[PATCH RFC - TAKE TWO - 01/12] block: introduce the BFQ-v0 I/O scheduler

Fri May 30 15:36:08 UTC 2014

Hello,

On Thu, May 29, 2014 at 11:05:32AM +0200, Paolo Valente wrote:
> diff --git a/block/bfq-ioc.c b/block/bfq-ioc.c
> new file mode 100644
> index 0000000..adfb5a1
> --- /dev/null
> +++ b/block/bfq-ioc.c
> @@ -0,0 +1,34 @@
> +/*
> + * BFQ: I/O context handling.
> + *
> + * Based on ideas and code from CFQ:
> + * Copyright (C) 2003 Jens Axboe <axboe at kernel.dk>
> + *
> + * Copyright (C) 2008 Fabio Checconi <fabio at gandalf.sssup.it>
> + *		      Paolo Valente <paolo.valente at unimore.it>
> + */
> +
> +/**
> + * icq_to_bic - convert iocontext queue structure to bfq_io_cq.
> + * @icq: the iocontext queue.
> + */
> +static inline struct bfq_io_cq *icq_to_bic(struct io_cq *icq)
> +{
> +	/* bic->icq is the first member, %NULL will convert to %NULL */
> +	return container_of(icq, struct bfq_io_cq, icq);
> +}
> +
> +/**
> + * bfq_bic_lookup - search into @ioc a bic associated to @bfqd.
> + * @bfqd: the lookup key.
> + * @ioc: the io_context of the process doing I/O.
> + *
> + * Queue lock must be held.
> + */
> +static inline struct bfq_io_cq *bfq_bic_lookup(struct bfq_data *bfqd,
> +					       struct io_context *ioc)
> +{
> +	if (ioc)
> +		return icq_to_bic(ioc_lookup_icq(ioc, bfqd->queue));
> +	return NULL;
> +}

Ugh.... please don't split files into C files which get included into
other C files.  It is useful sometimes but the usage here seems
arbitrary.  If you wanna split it into multiple files, make them
proper header or source files which get linked together.  That said,
why split it up at all?  Sure, it's a largish file but just puttings
things in sensible order shouldn't be any more difficult to follow.

...
> +#define BFQQ_SEEK_THR	 (sector_t)(8 * 1024)
> +#define BFQQ_SEEKY(bfqq) ((bfqq)->seek_mean > BFQQ_SEEK_THR)
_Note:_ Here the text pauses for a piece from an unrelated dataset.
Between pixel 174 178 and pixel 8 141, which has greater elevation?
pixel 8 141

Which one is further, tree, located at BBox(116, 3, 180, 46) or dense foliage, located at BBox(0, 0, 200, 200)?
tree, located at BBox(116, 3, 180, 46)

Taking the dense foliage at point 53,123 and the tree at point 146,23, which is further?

This probably comes from following cfq but it's only historical that
we have some helpers as functions and others as functions.  Might as
well make them proper functions if you're redoing the whole thing
anyway.  More on this later tho.

> +/*
> + * We regard a request as SYNC, if either it's a read or has the SYNC bit
> + * set (in which case it could also be a direct WRITE).
> + */
> +static inline int bfq_bio_sync(struct bio *bio)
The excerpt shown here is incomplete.